(Source records)
┏━━

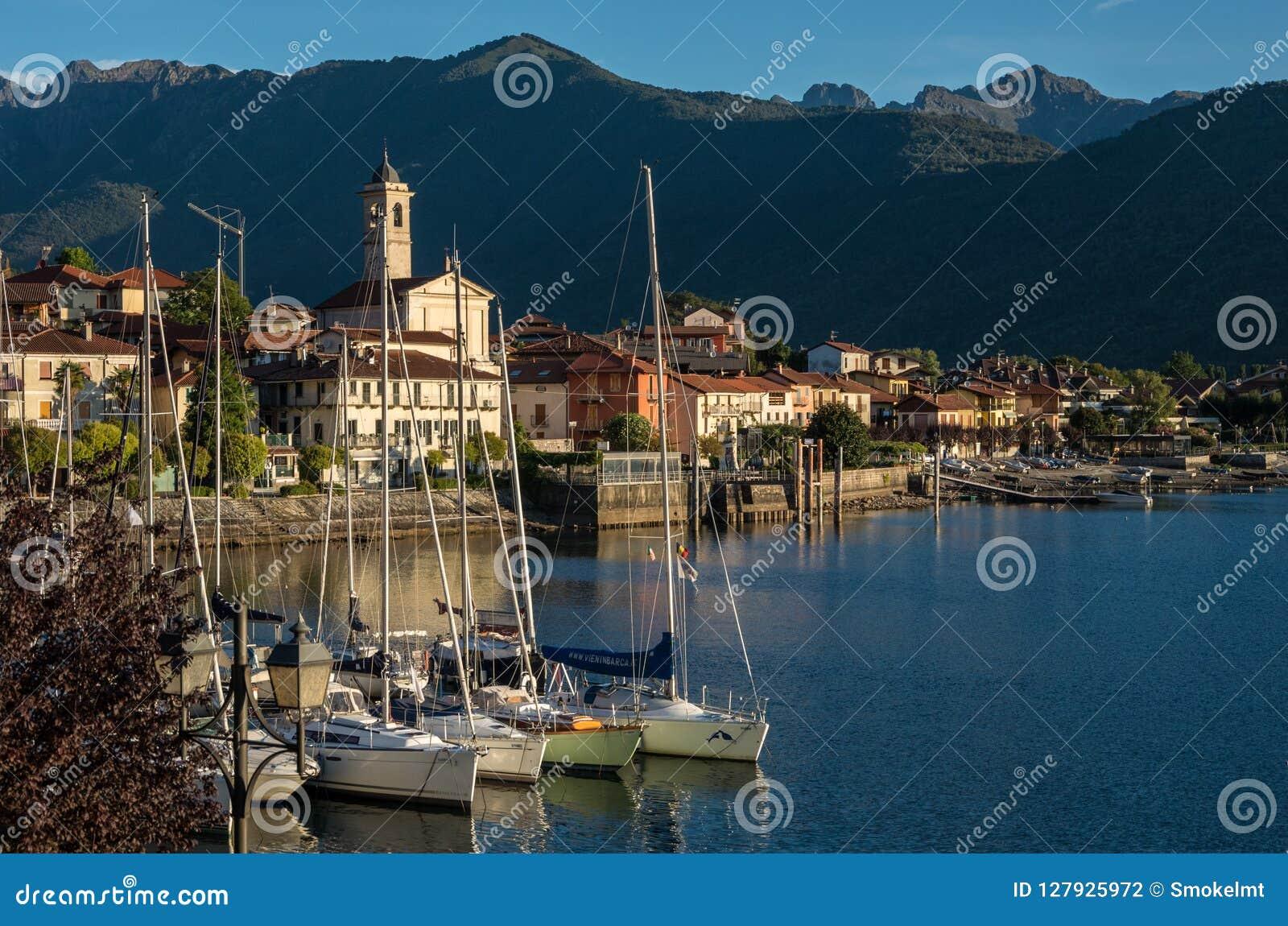 Den lilla byn av Feriolo nära Baveno som lokaliseras på sjön Maggio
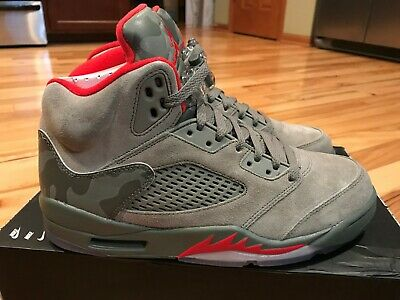 d771b4e8898379 Nike Air Jordan 5 Retro Reflective Camo Dark Stucco 136027 051 Size 8.5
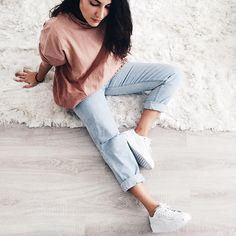 """81.7 mil Me gusta, 217 comentarios - Alba Paul Ferrer (@albapaulfe) en Instagram: """"Ayer recibi esta maravilla de sneakers  de @awlab exclusivas en sus tiendas y web, estoy encantada…"""""""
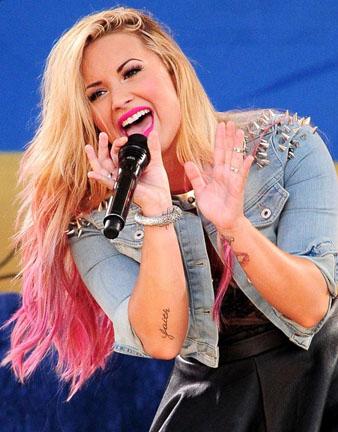 Demi Lovato sarı pembe dalgalı saçlar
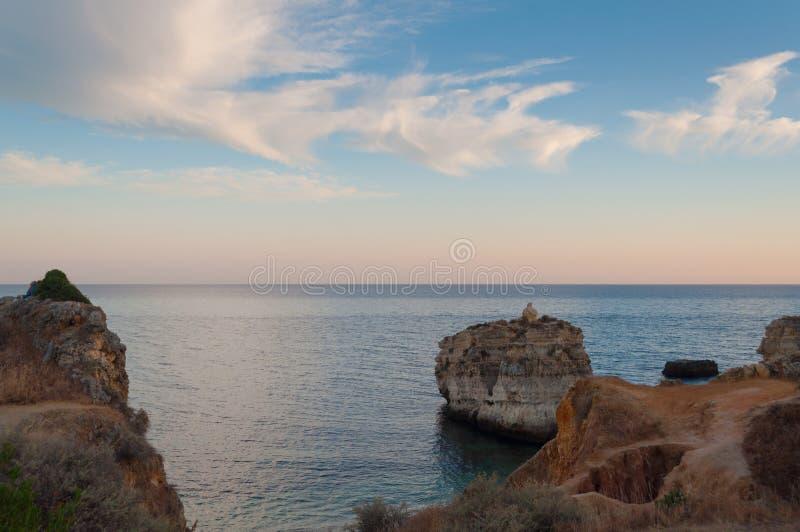 Vare en la costa de Algarve, verano en Portugal Puesta del sol fotos de archivo libres de regalías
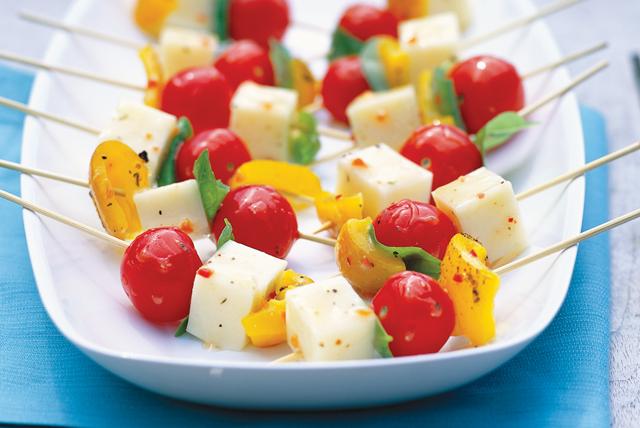 Brochetas de queso, albahaca y pimientos Image 1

┗━━

TO DO:
From the first line of the records through the line containing "Me gusta, 217", please output exactly those lines and nothing more, leaving out the pictures.

TASK ANSWER:
 Den lilla byn av Feriolo nära Baveno som lokaliseras på sjön Maggio
 d771b4e8898379 Nike Air Jordan 5 Retro Reflective Camo Dark Stucco 136027 051 Size 8.5
 """81.7 mil Me gusta, 217 comentarios - Alba Paul Ferrer (@albapaulfe) en Instagram: """"Ayer recibi esta maravilla de sneakers  de @awlab exclusivas en sus tiendas y web, estoy encantada…"""""""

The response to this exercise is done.